Lifestyle blocks and small acreages around lagoons and along rivers are great nesting locations as they are often built on sand rises. Unfortunately, the use of netting fences on these properties can restrict turtle movement and even trap turtles as they try and find nesting sites.

All three species can at times be seen crossing roads and paddocks between water sources and nesting sites. This movement can be triggered by heavy rains leading up to the nesting season or the drying up of their waterbody. We need to be careful driving around roads and paddocks during these times as road kill is another major factor in their declining numbers.

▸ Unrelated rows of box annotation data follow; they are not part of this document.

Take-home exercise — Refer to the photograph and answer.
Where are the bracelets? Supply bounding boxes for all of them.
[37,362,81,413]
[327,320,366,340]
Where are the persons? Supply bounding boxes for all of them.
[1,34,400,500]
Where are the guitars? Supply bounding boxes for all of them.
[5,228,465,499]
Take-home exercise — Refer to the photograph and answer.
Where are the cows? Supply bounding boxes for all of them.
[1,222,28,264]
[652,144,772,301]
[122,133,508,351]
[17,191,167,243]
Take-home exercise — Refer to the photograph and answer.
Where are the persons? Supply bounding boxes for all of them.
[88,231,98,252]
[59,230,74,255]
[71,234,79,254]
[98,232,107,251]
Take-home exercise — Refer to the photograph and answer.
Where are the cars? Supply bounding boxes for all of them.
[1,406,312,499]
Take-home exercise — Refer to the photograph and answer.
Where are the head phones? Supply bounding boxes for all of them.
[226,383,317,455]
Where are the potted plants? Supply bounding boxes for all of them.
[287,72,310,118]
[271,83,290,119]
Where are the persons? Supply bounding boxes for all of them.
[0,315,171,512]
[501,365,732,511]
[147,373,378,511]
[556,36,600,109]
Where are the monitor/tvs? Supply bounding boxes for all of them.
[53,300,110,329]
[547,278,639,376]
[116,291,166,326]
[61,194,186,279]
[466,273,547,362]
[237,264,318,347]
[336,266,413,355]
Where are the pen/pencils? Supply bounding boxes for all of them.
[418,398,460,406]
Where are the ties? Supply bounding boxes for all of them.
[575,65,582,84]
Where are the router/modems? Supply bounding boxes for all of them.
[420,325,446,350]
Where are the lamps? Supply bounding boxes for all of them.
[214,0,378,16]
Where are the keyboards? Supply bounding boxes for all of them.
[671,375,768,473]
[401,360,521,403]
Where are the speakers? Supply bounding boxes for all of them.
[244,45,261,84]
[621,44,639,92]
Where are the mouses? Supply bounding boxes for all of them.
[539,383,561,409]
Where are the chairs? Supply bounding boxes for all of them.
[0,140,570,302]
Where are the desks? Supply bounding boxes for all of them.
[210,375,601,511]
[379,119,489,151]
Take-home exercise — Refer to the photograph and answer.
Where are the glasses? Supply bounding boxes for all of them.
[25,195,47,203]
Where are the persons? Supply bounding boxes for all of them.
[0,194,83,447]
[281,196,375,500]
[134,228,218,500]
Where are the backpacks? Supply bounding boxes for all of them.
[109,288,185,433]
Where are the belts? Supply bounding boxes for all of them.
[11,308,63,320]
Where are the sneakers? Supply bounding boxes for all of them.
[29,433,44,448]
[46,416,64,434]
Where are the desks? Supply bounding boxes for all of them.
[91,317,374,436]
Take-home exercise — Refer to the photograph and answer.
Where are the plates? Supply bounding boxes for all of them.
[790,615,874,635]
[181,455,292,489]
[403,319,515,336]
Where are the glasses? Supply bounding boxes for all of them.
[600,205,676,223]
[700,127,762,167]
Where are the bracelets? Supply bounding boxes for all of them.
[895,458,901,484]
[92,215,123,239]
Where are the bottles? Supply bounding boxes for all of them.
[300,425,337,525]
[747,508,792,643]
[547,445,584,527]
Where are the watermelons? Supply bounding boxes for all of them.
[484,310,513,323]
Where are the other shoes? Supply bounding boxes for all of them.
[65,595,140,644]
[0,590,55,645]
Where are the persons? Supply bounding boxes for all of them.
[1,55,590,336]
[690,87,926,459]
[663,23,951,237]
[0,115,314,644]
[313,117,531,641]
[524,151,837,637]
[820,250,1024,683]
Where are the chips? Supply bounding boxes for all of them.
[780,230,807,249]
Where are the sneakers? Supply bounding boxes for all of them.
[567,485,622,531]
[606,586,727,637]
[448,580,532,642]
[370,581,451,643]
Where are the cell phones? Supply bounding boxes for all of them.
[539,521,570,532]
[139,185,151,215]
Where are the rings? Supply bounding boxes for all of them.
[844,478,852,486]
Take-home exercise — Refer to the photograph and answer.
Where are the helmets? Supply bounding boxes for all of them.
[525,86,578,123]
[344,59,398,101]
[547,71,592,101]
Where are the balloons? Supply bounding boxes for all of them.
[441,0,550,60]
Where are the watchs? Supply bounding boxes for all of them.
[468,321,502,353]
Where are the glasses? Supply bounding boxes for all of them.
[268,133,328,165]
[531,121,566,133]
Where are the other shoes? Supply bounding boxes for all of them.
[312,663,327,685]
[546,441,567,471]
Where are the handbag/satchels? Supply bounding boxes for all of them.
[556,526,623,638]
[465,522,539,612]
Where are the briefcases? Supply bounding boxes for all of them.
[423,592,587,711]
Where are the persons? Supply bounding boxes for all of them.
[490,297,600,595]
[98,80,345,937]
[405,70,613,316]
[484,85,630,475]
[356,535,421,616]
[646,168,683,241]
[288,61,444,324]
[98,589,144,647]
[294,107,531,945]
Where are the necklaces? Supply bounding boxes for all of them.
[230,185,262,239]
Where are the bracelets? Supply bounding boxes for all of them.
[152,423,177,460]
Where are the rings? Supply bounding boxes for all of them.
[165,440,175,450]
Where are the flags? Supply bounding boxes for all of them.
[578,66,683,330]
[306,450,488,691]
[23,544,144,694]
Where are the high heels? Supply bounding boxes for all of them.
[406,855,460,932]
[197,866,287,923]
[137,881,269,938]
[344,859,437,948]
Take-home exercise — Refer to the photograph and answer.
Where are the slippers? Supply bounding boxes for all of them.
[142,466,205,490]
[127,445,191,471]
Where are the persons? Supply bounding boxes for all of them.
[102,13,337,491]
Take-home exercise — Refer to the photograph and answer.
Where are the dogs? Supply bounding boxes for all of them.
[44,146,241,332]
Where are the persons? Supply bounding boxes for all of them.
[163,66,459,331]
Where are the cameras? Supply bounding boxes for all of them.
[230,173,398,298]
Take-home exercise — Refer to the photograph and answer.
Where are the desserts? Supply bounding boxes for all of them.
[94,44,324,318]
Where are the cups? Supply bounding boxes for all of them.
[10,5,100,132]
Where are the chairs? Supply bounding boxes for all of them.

Fox control by baiting is the main tool in our fight to reduce turtle nest predation; trials involving the installation of fake nests (chook eggs) have shown that intensive fox baiting around known nesting sites can improve nest survival duration. Unfortunately, baiting can be difficult in the peri-urban environment and is sometimes not an option at all. Spotlighting may be possible in some areas, and trapping has also been successful.

If you would like to help measure turtle nest survival rates in your area and be part of a citizen science project to help our fresh water turtles, information on how to set up  and monitor your own fake turtle nests can be found at National Predation Survey | 1 Million Turtles. You can also upload your findings (and any sightings) on to TurtleSAT, which will help create a national database of freshwater turtle predation sites and sightings.